Bigg Jus

En 1993, 'Juvenile Techniques' déchirait le microcosme et ouvrait une étroite brèche à un hip hop différent. 4 années plus tard, débarquait l'extraterrestre et fondateur "Funcrusher", échafaudé par 3 visionnaires aux potentialités démesurées. Le trio devient duo et livre un second coup d'éclat avant de se disloquer. En 2003, après avoir subjugué par 2 disques fantastiques et alors que ses anciens comparses scrutent d'autres horizons, Bigg Jus - échappé du bloc Company Flow - s'associe à l'alien californien Orko pour un projet-coup de poing dirigé contre l'establishment Bush. Avant de nous servir le second volet des sessions NMS, "Lune Tns" - artiste essentiel au renouveau hip hop - a répondu aux questions d'Hip-Hop Core et divulgué quelques détails inédits sur ses projets en gestation. English version



Hip-Hop Core : Tu viens de gonfler les rangs du label britannique Big Dada (par le biais duquel tu viens de sortir "Woe To Thee O Land Whose King Is A Child"). Vois-tu en ces nouveaux labels européens prolifiques et opportunistes (Lex et la subdivision de Ninja Tune en tête) des supports plus adaptés à distribuer une musique comme la tienne ?

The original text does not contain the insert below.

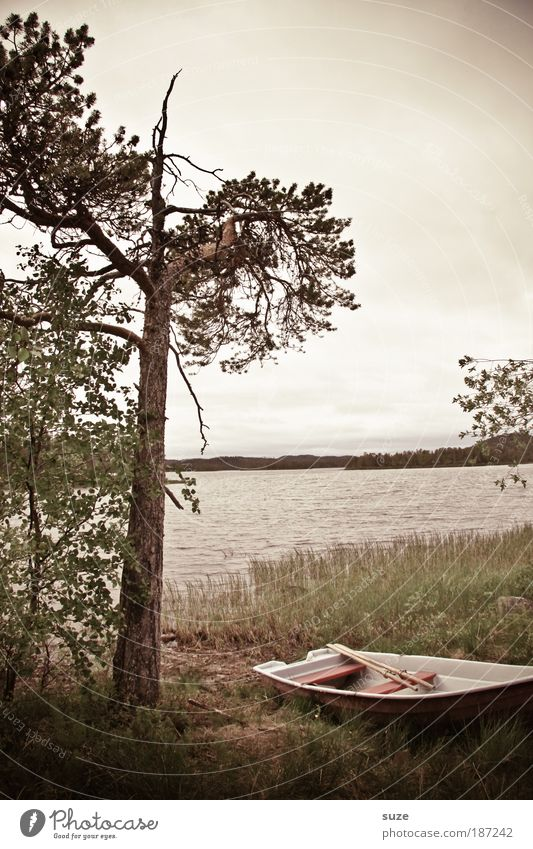 Schlechtes Wetter Natur Baum Ferien & Urlaub & Reisen Einsamkeit Landschaft grau Traurigkeit See Wasserfahrzeug Ausflug Tourismus trist Trauer Reisefotografie geheimnisvoll entdecken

Bigg Jus : C'est clair que l'appréciation des gens dans les marchés européens est moins pollué par les médias, etc... et que, de ce fait, ça les rend attractifs pour un artiste comme moi. Cependant, j'ai avant tout changé de label parce que j'étais lessivé de faire tourner mon propre label et que je n'avais pas un ego assez colossal pour me promouvoir et me vendre de manière satisfaisante.

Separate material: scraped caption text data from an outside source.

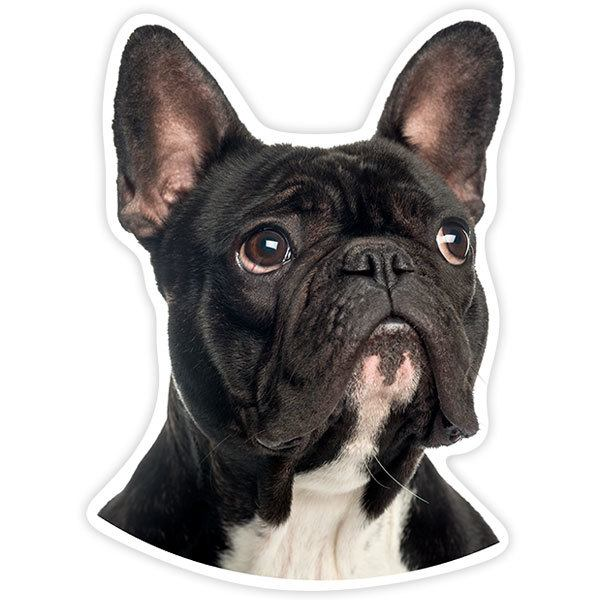 Car and Motorbike Stickers: French Bulldog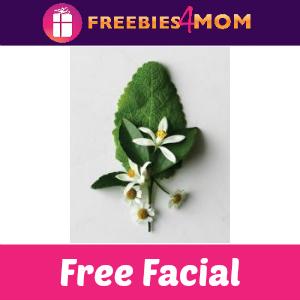 Free Facial at Aveda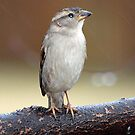 Wet Sparrow by Bine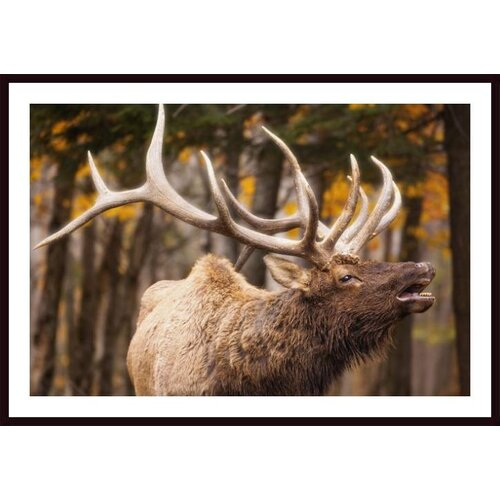 'Elk in the Forest' by Carson Ganci Framed Photographic Print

HHC : Comment se porte la scène indépendante aux USA ? Les artistes West Coast underground (je pense notamment aux Living Legends, Shapeshifters et autres Project Blowed) semblent bénéficier ces temps-ci d'une certaine mise en lumière et susciter un engouement généralisé. Quel regard portes-tu sur ce phénomène, est-ce ressenti aux Etats-Unis comme ça peut l'être en Europe ?

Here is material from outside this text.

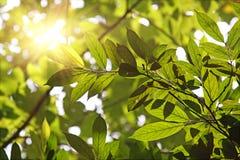 Fogli contro il sole di mattina Immagini Stock Libere da Diritti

J : Oui, on le ressent aussi. Et il est certain que les meilleurs labels underground semblent être ceux qui sont dirigés par des collectifs d'artistes comme ceux que tu viens de citer. Des gars qui comprennent la direction à prendre et savent motiver les troupes afin de définir ensemble les nouvelles orientations. Les vieux dirigeants de labels à l'ancienne ne sont intéressés que par leurs carrières et donc rien ne se passe. Ils ne seraient même pas capables de reconnaître un disque "hot" s'il carbonisait la chair de leurs doigts avares et diaboliquement froids.



HHC : Est-il plus aisé aujourd'hui d'être un artiste hip hop indé aux Etats-Unis que ça l'était en 92, quand Co Flow a pris forme ?



J : Oui. C'est beaucoup plus facile aujourd'hui. La route a déjà été tracée. Les artistes n'ont plus qu'à la suivre.



HHC : A propos de NMS, j'ai lu qu'au départ ce projet avec Orko ne devait pas avoir cette forme pamphlétaire dirigée contre Bush, dans quel contexte avez-vous décidé de changer de direction ?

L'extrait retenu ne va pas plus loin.